Directive 1 :: In the Gunyah message queue discussion, which doorbell mode is expected to be used for paravirtualized devices?
Directive 2 :: Reproduce the passage of the Gunyah message queue discussion from "On 09/08/2022 19:50, Elliot" up to and including "over the horizon.", switching "horizon" to "pipeline".

Text block ::
[PATCH v2 07/11] gunyah: msgq: Add Gunyah message queues

Dmitry Baryshkov dmitry.baryshkov at linaro.org
Tue Aug 23 00:57:30 PDT 2022


On 09/08/2022 19:50, Elliot Berman wrote:
> 
> 
> On 8/9/2022 4:29 AM, Marc Zyngier wrote:
>> On Mon, 08 Aug 2022 23:22:48 +0100,
>> Elliot Berman <quic_eberman at quicinc.com> wrote:
>>>
>>> In a future series, I'll add the support to load other virtual
>>> machines. When running other virtual machines, additional gunyah
>>> devices are needed for doorbells (e.g. to emulate interrupts for
>>> paravirtualized devices) and to represent the vCPUs of that other
>>> VM. Other gunyah devices are also possible, but those are the
>>> immediate devices coming over the horizon.
>>
>> Can you elaborate on this "doorbell" aspect? If you signal interrupts
>> to guests, they should be signalled as actual interrupts, not as some
>> hypervisor-specific events, as we rely on the interrupt semantics for
>> most things.
>>
>> Or are you talking about injecting an interrupt from a guest into
>> another, the doorbell representing an interrupt source?
>>
> 
> Doorbells can operate either of these modes:
>   1. As simple interrupt sources. The doorbell sender makes a hypercall
>      and an interrupt is raised on the receiver. The hypervisor can be
>      configured to raise a specific SPI on the receiver VM and simply
>      acknowledging the SPI is enough to clear the interrupt assert. No
>      hypervisor-specific code is needed on the receiver to handle these
>      interrupts. This is the mode one would expect to use for
>      paravirtualized devices.

This sounds good.

>   2. As hypervisor-specific events which must be acknowledged using
>      hypercalls. We aren't currently using this advanced use-case and no
>      plans currently to post these. However, I can try to briefly
>      explain: These doorbells can operate on a bitfield and the sender
>      can assert flags on the bitmask; the receiver can decide which bits
>      should trigger the interrupt and which SPI the doorbell "runs" on.

(Dataset excerpt)
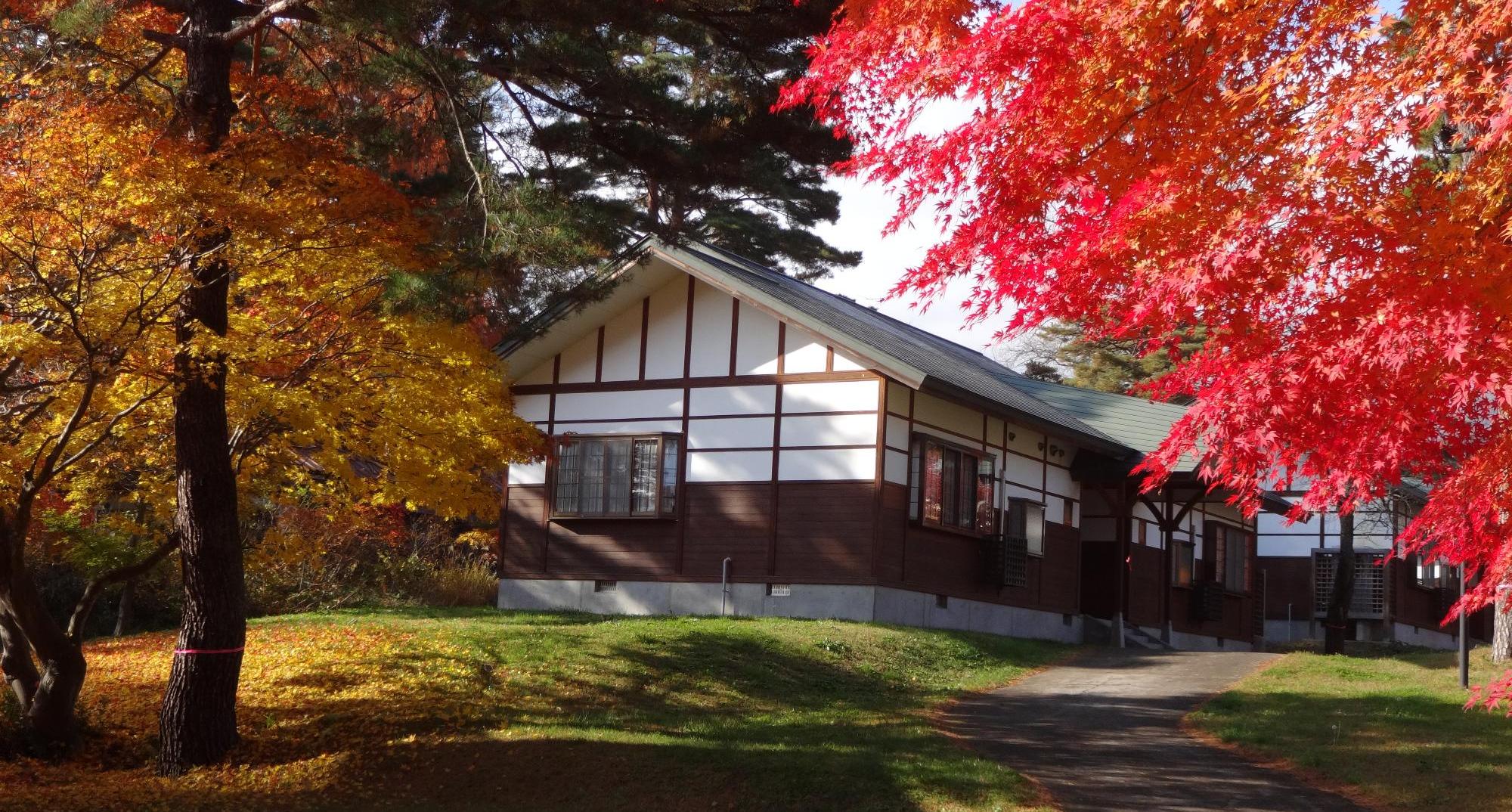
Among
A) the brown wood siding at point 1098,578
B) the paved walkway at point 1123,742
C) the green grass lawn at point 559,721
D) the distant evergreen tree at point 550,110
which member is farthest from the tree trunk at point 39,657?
the brown wood siding at point 1098,578

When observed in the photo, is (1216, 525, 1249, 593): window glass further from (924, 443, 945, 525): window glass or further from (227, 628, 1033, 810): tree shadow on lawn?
(227, 628, 1033, 810): tree shadow on lawn

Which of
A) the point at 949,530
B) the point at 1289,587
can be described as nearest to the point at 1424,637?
the point at 1289,587

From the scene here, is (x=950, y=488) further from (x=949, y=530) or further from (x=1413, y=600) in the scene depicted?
(x=1413, y=600)

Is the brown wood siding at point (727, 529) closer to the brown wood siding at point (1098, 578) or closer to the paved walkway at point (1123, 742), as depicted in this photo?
the paved walkway at point (1123, 742)

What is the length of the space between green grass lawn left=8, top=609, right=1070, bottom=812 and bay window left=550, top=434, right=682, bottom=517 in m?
2.98

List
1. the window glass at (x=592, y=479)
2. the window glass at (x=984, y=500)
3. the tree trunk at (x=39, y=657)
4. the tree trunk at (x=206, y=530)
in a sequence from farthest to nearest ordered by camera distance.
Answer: the window glass at (x=592, y=479), the window glass at (x=984, y=500), the tree trunk at (x=39, y=657), the tree trunk at (x=206, y=530)

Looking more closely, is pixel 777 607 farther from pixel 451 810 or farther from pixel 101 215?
pixel 101 215

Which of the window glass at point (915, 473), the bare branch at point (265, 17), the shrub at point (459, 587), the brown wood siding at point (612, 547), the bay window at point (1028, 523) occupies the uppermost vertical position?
the bare branch at point (265, 17)

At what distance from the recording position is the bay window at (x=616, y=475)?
20266 mm

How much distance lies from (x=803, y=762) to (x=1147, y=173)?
5.47 m

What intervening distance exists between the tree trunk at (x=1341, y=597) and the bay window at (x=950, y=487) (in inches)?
232

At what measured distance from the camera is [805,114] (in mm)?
13750

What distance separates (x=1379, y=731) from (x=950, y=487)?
8.39m

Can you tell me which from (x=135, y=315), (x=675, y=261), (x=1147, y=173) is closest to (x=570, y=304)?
(x=675, y=261)
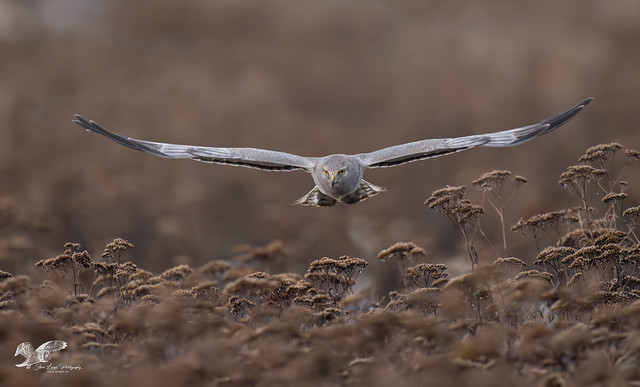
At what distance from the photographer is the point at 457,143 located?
10914 millimetres

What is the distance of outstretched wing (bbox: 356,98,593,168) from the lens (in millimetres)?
10938

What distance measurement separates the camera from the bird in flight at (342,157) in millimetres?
10961

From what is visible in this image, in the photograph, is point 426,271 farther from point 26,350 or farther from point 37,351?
point 26,350

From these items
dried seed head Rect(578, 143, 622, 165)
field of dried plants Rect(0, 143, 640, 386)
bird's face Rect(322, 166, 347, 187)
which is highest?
bird's face Rect(322, 166, 347, 187)

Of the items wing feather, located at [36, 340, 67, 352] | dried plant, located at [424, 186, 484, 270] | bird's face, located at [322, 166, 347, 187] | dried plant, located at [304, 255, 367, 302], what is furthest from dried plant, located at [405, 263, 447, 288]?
wing feather, located at [36, 340, 67, 352]

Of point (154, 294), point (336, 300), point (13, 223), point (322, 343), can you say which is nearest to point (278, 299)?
point (336, 300)

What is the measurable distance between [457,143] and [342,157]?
1906mm

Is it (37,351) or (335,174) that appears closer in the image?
(37,351)

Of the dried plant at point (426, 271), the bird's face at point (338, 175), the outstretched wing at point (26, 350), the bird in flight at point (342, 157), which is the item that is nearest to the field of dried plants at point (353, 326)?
the dried plant at point (426, 271)

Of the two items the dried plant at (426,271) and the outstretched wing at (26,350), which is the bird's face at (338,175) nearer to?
the dried plant at (426,271)

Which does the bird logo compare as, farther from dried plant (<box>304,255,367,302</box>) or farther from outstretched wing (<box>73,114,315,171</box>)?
outstretched wing (<box>73,114,315,171</box>)

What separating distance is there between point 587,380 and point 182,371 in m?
3.70

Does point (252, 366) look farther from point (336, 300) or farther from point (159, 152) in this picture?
point (159, 152)

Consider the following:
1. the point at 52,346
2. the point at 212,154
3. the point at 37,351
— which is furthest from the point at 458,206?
the point at 37,351
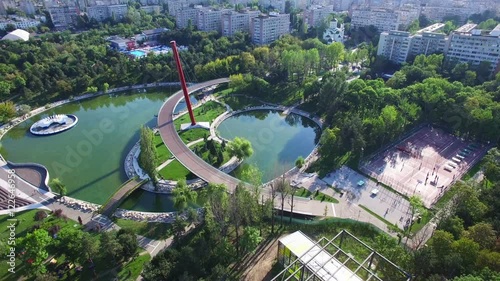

Written answer 1 :: The mode in which doorbells operate as simple interrupt sources.

Written answer 2 ::
On 09/08/2022 19:50, Elliot Berman wrote:
> 
> 
> On 8/9/2022 4:29 AM, Marc Zyngier wrote:
>> On Mon, 08 Aug 2022 23:22:48 +0100,
>> Elliot Berman <quic_eberman at quicinc.com> wrote:
>>>
>>> In a future series, I'll add the support to load other virtual
>>> machines. When running other virtual machines, additional gunyah
>>> devices are needed for doorbells (e.g. to emulate interrupts for
>>> paravirtualized devices) and to represent the vCPUs of that other
>>> VM. Other gunyah devices are also possible, but those are the
>>> immediate devices coming over the pipeline.